On the day that Barack Obama signed into law a major overhaul of the health care system, thus fulfilling a top campaign promise and a long-term goal of his party in the face of a Republican minority that is unprecedentedly unified in its opposition, The Washington Post’s Chris Cillizza asked a contrarian question: Would Obama, maybe, be better off if Republicans controlled the House?
Actually, Cillizza put the question a little differently: the title of his post was “Is a Republican-controlled House better for President Obama in 2012?” That “in 2012” is crucial in more ways than one. By narrowing the scope of the question to elections and only elections, it allows for a counterintuitive, historically grounded take that, yes, Obama might be better off after all if the GOP were to take the House. At the same time, it renders the exercise moot by taking all the meaning out of politics.
The basic idea is that if Republicans had a House majority, they’d be compelled to engage more seriously in the legislative process; if they didn’t do so, Obama could play the above-it-all, Washington-is-broken card, riding discontent with an obstructionist Congress to a second term. If this sounds familiar, it should: as Cillizza writes, “One needs only look back to the last time a Democrat occupied the White House to see the potential political efficacy of such a strategy.” Now that’s contrarian: invoking the Clinton presidency as a potential model for Obama, when the conventional wisdom we’ve been hearing ever since Election Day was about how Obama would avoid ending up like Clinton.
Of course, this is a case where the conventional wisdom is basically correct. While Bill Clinton was a champ at getting elected, his presidency has already been surpassed by Obama’s in terms of enacting domestic policy, which is the whole point of getting elected in the first place. (Remember all those stories about Clinton casting about for a legacy achievement late in this second term? Even applying an appropriate discount rate to some of the talk now circulating in D.C., we’re less likely to read those about Obama, whenever he leaves office.) That’s not entirely Clinton’s fault, of course—he was dealing with a lot of extenuating circumstances, chief among them the fact that for most of his presidency the Republicans controlled Congress!

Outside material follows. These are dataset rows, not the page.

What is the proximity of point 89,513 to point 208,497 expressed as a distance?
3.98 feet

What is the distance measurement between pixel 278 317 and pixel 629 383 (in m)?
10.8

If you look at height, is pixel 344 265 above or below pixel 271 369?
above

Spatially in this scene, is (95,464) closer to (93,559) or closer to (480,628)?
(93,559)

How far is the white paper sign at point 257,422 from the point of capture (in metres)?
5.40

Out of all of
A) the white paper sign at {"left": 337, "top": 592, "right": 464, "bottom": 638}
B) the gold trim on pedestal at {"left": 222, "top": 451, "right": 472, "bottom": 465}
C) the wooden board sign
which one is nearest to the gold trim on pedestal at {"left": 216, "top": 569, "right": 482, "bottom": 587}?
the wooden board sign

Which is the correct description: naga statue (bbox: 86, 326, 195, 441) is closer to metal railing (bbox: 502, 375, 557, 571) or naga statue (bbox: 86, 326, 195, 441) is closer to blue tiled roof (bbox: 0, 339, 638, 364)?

But if you want to actually advance an agenda, the politically efficacious strategy is not about triangulation or jujitsu—it’s about having the numbers on your side. (Cillizza asks, at one point, “How would the health care fight have played out differently if Republicans were in control of the House?” The answer to this one seems pretty clear: We wouldn’t have health care reform, of any sort.)
It feels pedantic to dwell too much on Cillizza’s item, which is essentially a fun exercise in speculation. But it’s representative of a persistent bias in the press in which “politics” is boiled down to “elections,” and “political achievement” is equated with “winning elections.” Obviously, success at the ballot box is a prerequisite—but it’s a first step, not a goal in itself. To put it another way: Yes, it’s plausible to see a scenario in which, in exchange for two years of near-certain obstruction of his agenda, Obama might marginally improve his re-election prospects. But why would he take that deal? Why would any president?